Bölgedeki arkeolojik buluntu birikimi, Siirtli arkeologları Türkiye Arkeologlar Derneği'nin çatısı altında toplanmaya sevk etti. Tüm alt yapı çalışmaları tamamlanan oluşum, derneğin dördüncü şubesi olacak. Merkezi Ankara'da olan derneğin daha önce İstanbul, Konya ve Mersin şubeleri kurulmuştu.
Siirt şubesine arkeolog, sanat tarihçisi akademisyenler ve öğrencilerden 32 kişi üye başvuru yaptı. Şubenin kuruluş çalışmaları bitti, resmi makamlara başvuru yapıldı ve 15 Haziran'da açılması planlanıyor. Şubenin kuruluş çalışmalarını yürüten Mucir Özçelik, Bianet'e bölgedeki arkeolojik değerler ve çalışmalar hakkında bilgi verdi:
* Siirt'te Türbe, Çattepe, Başur ve Güzir höyüklerinde dört büyük arkeolojik kazı alanı bulunuyor.

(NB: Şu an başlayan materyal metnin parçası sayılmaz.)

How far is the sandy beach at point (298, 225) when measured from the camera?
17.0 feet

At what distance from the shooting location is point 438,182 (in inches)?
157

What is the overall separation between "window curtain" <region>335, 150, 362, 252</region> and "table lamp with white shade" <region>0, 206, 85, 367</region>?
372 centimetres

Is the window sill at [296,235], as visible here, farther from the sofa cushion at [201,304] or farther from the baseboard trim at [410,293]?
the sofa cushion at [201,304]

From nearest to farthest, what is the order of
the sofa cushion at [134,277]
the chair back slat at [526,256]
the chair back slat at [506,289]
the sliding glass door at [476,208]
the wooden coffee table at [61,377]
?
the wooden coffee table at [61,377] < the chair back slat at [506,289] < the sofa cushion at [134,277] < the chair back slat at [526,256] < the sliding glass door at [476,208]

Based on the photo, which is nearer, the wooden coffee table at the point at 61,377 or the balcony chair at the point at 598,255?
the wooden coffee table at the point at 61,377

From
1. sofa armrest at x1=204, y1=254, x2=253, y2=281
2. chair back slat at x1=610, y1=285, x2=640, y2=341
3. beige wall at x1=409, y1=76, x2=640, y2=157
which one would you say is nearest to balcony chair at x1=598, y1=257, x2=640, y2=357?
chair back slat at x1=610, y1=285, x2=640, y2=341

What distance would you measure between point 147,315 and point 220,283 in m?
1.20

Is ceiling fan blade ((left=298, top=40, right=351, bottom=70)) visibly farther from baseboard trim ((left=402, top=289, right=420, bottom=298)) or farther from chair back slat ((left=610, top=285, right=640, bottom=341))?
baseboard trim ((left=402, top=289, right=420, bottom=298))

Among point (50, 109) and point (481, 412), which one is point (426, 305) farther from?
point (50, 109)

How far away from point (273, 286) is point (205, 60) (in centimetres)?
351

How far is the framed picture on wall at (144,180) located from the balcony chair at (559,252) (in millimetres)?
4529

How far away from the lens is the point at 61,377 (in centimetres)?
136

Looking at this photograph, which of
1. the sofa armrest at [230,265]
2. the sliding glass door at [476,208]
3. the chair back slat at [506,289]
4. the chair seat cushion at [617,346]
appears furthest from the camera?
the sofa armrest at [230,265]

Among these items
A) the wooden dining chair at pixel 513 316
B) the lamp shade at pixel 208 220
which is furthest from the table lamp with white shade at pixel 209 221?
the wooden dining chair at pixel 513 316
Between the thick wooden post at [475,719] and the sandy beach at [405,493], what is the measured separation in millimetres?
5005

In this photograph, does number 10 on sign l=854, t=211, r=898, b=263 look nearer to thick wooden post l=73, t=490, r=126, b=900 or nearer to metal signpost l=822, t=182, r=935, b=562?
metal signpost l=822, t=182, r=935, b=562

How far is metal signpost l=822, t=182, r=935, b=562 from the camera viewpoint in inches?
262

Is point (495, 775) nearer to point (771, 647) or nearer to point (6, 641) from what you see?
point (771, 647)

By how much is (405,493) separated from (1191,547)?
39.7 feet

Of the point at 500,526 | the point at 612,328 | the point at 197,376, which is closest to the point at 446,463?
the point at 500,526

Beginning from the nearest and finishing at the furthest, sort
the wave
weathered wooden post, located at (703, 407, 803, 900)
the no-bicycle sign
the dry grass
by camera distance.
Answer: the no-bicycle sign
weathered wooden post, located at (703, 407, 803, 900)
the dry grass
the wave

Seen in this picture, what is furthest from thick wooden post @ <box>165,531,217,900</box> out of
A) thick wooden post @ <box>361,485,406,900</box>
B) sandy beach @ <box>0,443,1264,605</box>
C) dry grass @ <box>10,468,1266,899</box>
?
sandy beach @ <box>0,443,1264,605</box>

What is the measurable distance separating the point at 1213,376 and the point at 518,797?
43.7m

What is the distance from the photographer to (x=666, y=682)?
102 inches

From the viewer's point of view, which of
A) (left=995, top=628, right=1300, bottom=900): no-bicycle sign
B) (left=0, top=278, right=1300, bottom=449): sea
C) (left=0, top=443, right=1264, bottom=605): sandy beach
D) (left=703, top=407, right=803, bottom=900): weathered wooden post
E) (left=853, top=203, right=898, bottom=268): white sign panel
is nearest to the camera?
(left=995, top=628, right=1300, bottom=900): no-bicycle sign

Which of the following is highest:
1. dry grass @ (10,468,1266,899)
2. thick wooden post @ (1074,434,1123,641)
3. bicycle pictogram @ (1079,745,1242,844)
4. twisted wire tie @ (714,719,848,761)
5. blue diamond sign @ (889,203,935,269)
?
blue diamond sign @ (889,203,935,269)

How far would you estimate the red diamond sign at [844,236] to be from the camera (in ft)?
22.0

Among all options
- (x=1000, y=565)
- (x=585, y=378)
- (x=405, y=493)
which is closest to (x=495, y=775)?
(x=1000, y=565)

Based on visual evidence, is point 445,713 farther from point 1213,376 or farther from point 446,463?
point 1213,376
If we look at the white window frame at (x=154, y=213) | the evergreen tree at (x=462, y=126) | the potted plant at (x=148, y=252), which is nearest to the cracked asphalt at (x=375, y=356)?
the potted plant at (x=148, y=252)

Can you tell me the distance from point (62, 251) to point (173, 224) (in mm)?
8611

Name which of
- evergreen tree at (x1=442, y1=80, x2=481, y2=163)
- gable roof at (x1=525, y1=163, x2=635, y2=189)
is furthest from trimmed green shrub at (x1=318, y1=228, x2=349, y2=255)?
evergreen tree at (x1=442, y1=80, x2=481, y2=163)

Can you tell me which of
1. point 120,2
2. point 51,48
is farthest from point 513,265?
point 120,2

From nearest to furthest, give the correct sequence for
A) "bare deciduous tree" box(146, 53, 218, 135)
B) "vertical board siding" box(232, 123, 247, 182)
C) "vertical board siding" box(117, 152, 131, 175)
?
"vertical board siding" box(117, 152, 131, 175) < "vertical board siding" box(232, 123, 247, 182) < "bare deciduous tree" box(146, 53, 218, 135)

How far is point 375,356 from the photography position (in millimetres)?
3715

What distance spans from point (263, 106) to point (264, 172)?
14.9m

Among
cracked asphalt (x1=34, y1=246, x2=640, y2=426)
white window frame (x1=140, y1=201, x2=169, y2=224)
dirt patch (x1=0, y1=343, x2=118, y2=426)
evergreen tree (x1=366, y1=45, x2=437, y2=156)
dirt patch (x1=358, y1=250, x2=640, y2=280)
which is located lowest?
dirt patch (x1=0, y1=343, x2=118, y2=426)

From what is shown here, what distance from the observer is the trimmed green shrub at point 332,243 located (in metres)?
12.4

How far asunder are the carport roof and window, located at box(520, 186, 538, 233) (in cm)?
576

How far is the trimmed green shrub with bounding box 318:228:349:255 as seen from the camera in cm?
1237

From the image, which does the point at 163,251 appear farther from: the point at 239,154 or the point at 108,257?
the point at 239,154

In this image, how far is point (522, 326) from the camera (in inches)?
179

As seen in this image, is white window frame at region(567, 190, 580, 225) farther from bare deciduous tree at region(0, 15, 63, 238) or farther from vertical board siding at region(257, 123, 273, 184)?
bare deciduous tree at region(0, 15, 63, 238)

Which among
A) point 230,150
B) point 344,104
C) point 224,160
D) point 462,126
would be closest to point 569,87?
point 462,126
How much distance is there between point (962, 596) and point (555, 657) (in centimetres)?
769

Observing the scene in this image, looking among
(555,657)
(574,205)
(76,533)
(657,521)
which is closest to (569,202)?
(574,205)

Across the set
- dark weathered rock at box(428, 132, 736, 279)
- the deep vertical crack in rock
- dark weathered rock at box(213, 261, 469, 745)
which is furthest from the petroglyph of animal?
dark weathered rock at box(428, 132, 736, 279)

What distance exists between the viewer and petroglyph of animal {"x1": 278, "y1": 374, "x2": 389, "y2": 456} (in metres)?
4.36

Dört alan da Botan vadisinde; yani Ilısu barajı sularının altında kalacak.
* Çattepe'de dünyanın bilinen en eski nehir limanlarından biri ortaya çıkarıldı. Yaklaşık 2000 yıl öncesine tarihlenen liman, Anadolu'da bulunan ilk nehir limanı olma özelliğini de taşıyor.
* Başur kazıları 1963'te Halet Çambel tarafından kazılmaya başlandı. Çambel çalışmalarını özetlediği yazılarında kazı buluntuları arasında o tarihe kadar bulunmuş en eski insan fosilinin olduğu notunu düşmüş.
* Siirt'te eski ve yeni kazılarda çıkan buluntuların çoğunluğu Mardin Müzesi'ne gönderiliyor. Bu nedenle Siirt şubesi resmen kuruluşunun ardından alt yapı çalışmalarını tamamladığı Siirt Müzesi projesini yetkililere sunacak.
* Siirt ilinde son üç yılda tescillenmiş yaklaşık 100 höyük var. Bunların yarısından fazlası baraj suları altında kalacak. Üstelik tescillenmeyi bekleyen daha onlarca höyük ve mağara bulunuyor.